Texas has no shortage of ugly death penalty cases, and one of the ugliest is that of Carl Wayne Buntion.
Buntion had 11 felony convictions and had been in and out of prison multiple times at the time that he was passenger in a car stopped at the intersection of I-45 and Airline for a minor traffic violation on June 27, 1990. Buntion got out of the car and shot Houston Motorcycle Patrol Officer James Irby in the forehead with a .357-caliber Magnum, destroying Irby’s brain. Buntion contended that he was acting in self-defense.
During Buntion’s 1991 trial on capital murder charges, State District Judge William Harmon told the defendant that he was “doing God’s work” in making sure that he was executed. According to a subsequent law review article by Brent Newton: “Harmon taped a photograph of the ‘hanging saloon’ of the infamous Texas hanging judge Roy Bean on the front of his judicial bench, in full view of prospective jurors. Harmon superimposed his own name over the name ‘Judge Roy Bean’ that appeared on the saloon, undoubtedly conveying the obvious.” During the trial, Judge Harmon laughed at one of Buntion’s character witnesses and attacked an appeals court as “liberal bastards”and “idiots” after it ruled that he must allow the jury to consider mitigating evidence. Not surprisingly, Buntion was convicted and sentenced to death.
This past Friday, U.S. District Judge Kenneth Hoyt issued an opinion (downloadable here) overturning the conviction of Buntion. In the decision, Judge Hoyt found that Judge Harmon had deprived Buntion of his Constitutional right to a fair trial by bullying his lawyers, meeting privately with prosecutors and deferring to their wishes, hanging the Judge Roy Bean postcard from his bench, and by making remarks such as the “doing God’s work” one referred to above. Judge Hoyt concluded that, even before hearing the evidence, “Judge Harmon decided that Buntion was guilty and should die.”
The issues that arise from the Buntion case are not ones with easy answers. However, as noted in this earlier post, the state’s administration of the death penalty is questionable enough without questions arising in regard to the independence of the judiciary in the process. Judge Hoyt’s decision in this troubling case is a powerful reminder of that truth.
Daily Archives: May 2, 2006
The special problems of criminalizing agency costs
Last week, I noted UCLA law professor Stephen Bainbridge’s excellent explanation of corporate agency costs and why shareholders deserve protection from theft, but not from risk-taking.
In this typically insightful post, University of Illinois law professor Larry Ribstein follows up on Bainbridge’s article and provides an equally lucid summary of the risks to justice and the rule of law that result from a policy of criminalizing corporate agency costs. After listing seven such problems, Professor Ribstein concludes as follows:
All of this means that in order to prosecute corporate agency costs we have necessarily given lots of discretion to prosecutors. The result is a potential prosecutorial agency cost problem that threatens to rival the corporate agency costs being prosecuted.

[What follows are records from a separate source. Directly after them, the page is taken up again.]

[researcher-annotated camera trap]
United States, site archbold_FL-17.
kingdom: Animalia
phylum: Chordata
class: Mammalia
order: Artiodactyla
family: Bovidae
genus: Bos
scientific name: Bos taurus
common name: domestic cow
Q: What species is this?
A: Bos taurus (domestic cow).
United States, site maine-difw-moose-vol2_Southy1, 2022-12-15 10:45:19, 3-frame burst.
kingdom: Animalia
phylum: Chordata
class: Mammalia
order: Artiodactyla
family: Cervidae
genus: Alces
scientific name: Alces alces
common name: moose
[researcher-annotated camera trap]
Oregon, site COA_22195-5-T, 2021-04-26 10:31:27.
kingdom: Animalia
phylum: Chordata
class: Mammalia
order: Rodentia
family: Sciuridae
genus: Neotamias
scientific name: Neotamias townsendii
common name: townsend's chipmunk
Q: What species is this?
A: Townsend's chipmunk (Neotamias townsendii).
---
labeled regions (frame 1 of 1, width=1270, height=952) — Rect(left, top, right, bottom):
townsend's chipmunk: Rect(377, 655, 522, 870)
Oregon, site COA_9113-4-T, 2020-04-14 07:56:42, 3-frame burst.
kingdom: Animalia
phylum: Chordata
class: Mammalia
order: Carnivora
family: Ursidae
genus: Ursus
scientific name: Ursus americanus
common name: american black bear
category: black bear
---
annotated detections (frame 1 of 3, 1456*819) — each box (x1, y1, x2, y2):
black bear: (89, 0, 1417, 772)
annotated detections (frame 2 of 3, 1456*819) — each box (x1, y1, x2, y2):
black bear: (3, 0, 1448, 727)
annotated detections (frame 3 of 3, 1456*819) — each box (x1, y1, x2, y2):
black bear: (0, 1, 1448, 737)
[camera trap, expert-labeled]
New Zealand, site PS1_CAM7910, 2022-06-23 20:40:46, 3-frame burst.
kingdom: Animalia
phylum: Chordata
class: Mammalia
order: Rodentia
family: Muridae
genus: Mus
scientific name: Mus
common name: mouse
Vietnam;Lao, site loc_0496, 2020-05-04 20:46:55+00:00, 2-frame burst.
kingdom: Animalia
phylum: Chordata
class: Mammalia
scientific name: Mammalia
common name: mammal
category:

First Enron Broadband re-trial begins today
The three-month trial last year of five former Enron Broadband Services (nicknamed “EBS”) executives on fraud and insider trading charges ended in a disastrous mix of acquittals and a mistrial for the Enron Task Force. So, this time around, U.S. District Judge Vanessa Gilmore has split the previous case into three seperate trials, and jury selection cranks up today in Houston federal court on another floor from the ongoing Lay-Skilling trial.
H’mm. I wonder whether any of those prospective jurors have heard about Enron over the past several months? ;^)
At any rate, in this first re-trial, Kevin Howard, the former EBS CFO, and Michael Krautz, the former EBS senior accounting director, will be tried together on four counts alleging that they conspired to commit wire fraud and falsify books and records in connection with a sale of video-on-demand profits. The Task Force contends that the sale was phony and was performed in order to inflate EBS earnings falsely. Howard and Krautz respond that the sale was an entirely legal and creative structured finance transaction that allowed EBS to generate earnings in an industry that was undergoing a huge shakeout amidst intense competition and fast-changing technology. The Sixth (yes, that’s sixth) Superseding Indictment against Howard and Krautz is here.
Well-known Houston criminal defense attorneys Jack Zimmerman and Jim Lavine represent Howard and Krautz is represented by Washington, D.C. lawyer Barry Pollack. The Task Force has assembled a new team to handle the re-trial of Howard and Krautz led by Assistant U.S. Attorneys Van S. Vincent of Nashville and Jonathan E. Lopez of Washington, D.C.
Initial estimates are that the re-trial will last about a month.